In the beginning Frank put everything he owned into his car and drove to Hollywood.

"I became an artist -- a starving artist!" Frank Capri

Shooting Stars in Hollywood is the inspirational story of how Frank eventually made his dream of becoming a photographer happen with a positive attitude and stubborn persistence.

Introduction from Pulitzer-prize winner, author Frank McCourt:

Frank Capri is a superb photographer. His portfolio and experience will tell you that and personal experience with his work with cinch it. Now, as he turns his talent to writing, his prose is as direct and unfussy and illuminating as his photography. The man knows how to tell a story and when he grabs your attention in his opening lines he knows how to keep it. The writing is tart and energetic and makes you want to keep turning pages. Shooting Stars in Hollywood, the inside story of a celebrity photographer's life, makes a terrific read.

Part 11


(Go to Part 1 for the beginning.)



(Continued from Part 10)



 On a gray rainy afternoon Mrs. Wesley says, I want all of the former houseman's belongings taken from the tool-shed and put out with the trash. Why are you looking at me like that?
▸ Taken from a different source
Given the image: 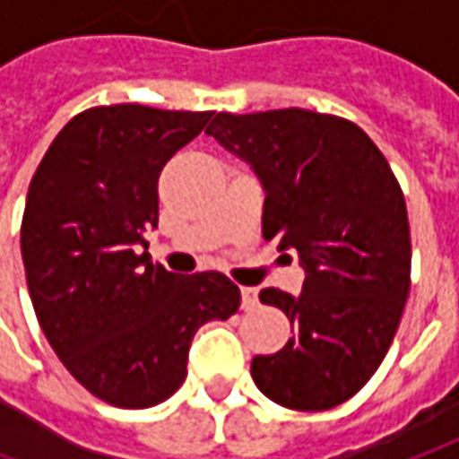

Apparently he doesn't want them or he would have retrieved them by now. I can see it's raining. Now just do as I say, and as the rain escalates I lug a half dozen open crates of books and knick knacks out to the trash-bin at the end of the driveway. I wince as I watch a fine Ansel Adams poster, Autumn Moon, Yosemite National Park, 1948, curl up in ruin. The moment I finish Mrs.Wesley comes running out of the house. I've changed my mind. Put it all back. She turns away guiltily and runs back inside.



Full of gloom, I quickly return the houseman's things to the tool-shed then find Mrs. Wesley smoking at the kitchen table. I don't feel like a talk, she says. Why can't it wait? Oh very well, and she leads me into my least favorite room, the den. I spill out my pent-up gripes about the houseman job really being a maid's job and how she damaged the former houseman's things. Her eyes narrow and there's an awkward silence. I'll think about it, she says coolly. By the way, when did your girlfriend say she was coming up from San Diego? I remind her that it's this Sunday and she reminds me that Lori is more than welcome as long as she doesn't spend the night. She won't be staying, I say. She's my ex-girlfriend, and Mrs. Wesley says, Once you see her again, who knows.